Unroll.Me, which promises to automatically unsubscribe from from email lists, also allegedly sells
"anonymized" information about consumers' emails -- including receipts for online purchases -- for market research purposes.
The FTC alleged in a complaint unveiled in August that
Unroll.Me falsely told some consumers it wouldn't “touch” their emails.
The agency's complaint focused on Unroll.Me's alleged statements to consumers who started to sign up for the
service, but then refused to grant the company access to their email accounts.
Between January of 2015 and October of 2016, Unroll.Me told many of those people, “we won’t touch
your personal stuff,” according to the FTC complaint.
During that time, more than 20,000 consumers who initially declined to grant email access to Unroll.Me changed their minds and
completed signing up for the service.
From late October 2016 through at least September 2018, Unroll.Me's message to consumers who hesitated to complete the sign-up process included the
sentence: “Unroll.Me requires access to your inbox so we can scan for subscriptions and allow you to begin clearing out your inbox,” the FTC alleged.
More 35,000 consumers
completed signing up after viewing that message, according to the agency.
The settlement requires Unroll.Me to tell active consumers who signed up after receiving an allegedly misleading
statement that it uses email purchase receipts for market research products sold to third parties. Unroll.Me must also delete stored e-receipts collected from consumers who were presented with
misleading information, unless it obtains their express consent to retain the material.

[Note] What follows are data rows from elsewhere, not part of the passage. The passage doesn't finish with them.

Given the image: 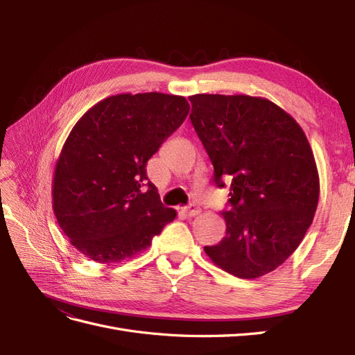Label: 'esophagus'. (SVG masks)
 Instances as JSON below:
<instances>
[{
    "label": "esophagus",
    "instance_id": "1",
    "mask_svg": "<svg viewBox=\"0 0 355 355\" xmlns=\"http://www.w3.org/2000/svg\"><path fill=\"white\" fill-rule=\"evenodd\" d=\"M184 211L187 213V216H189V218H194V216H197V214H200L201 209H200V207H197L196 204H189V206H187V207L184 209Z\"/></svg>",
    "mask_w": 355,
    "mask_h": 355
}]
</instances>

The advocacy group Electronic Privacy Information Center urged the FTC to impose tougher terms --
including mandates that Unroll.Me inform all users about its alleged deceptive practices, and that it require all active users to reauthorize access to their accounts.
“This will ensure
that Unrollme and Slice are collecting information only from users who were not subject to the company’s false and deceptive statements,” EPIC wrote in comments filed in September.
The FTC rejected those requests.
“The complaint does not allege that Unrollme
deceived its entire userbase,” April Tabor, acting secretary of the agency, wrote to EPIC on Monday. “Rather... the complaint alleges that Unrollme deceived a clear subset of users who had
initially declined to grant Unrollme access to their emails.”
Christine Bannan, consumer protection counsel at EPIC, says the FTC's order could leave many consumers unaware of how
Unroll.Me uses email data.
“We thought all users should be aware that the company is doing this,” Bannan says.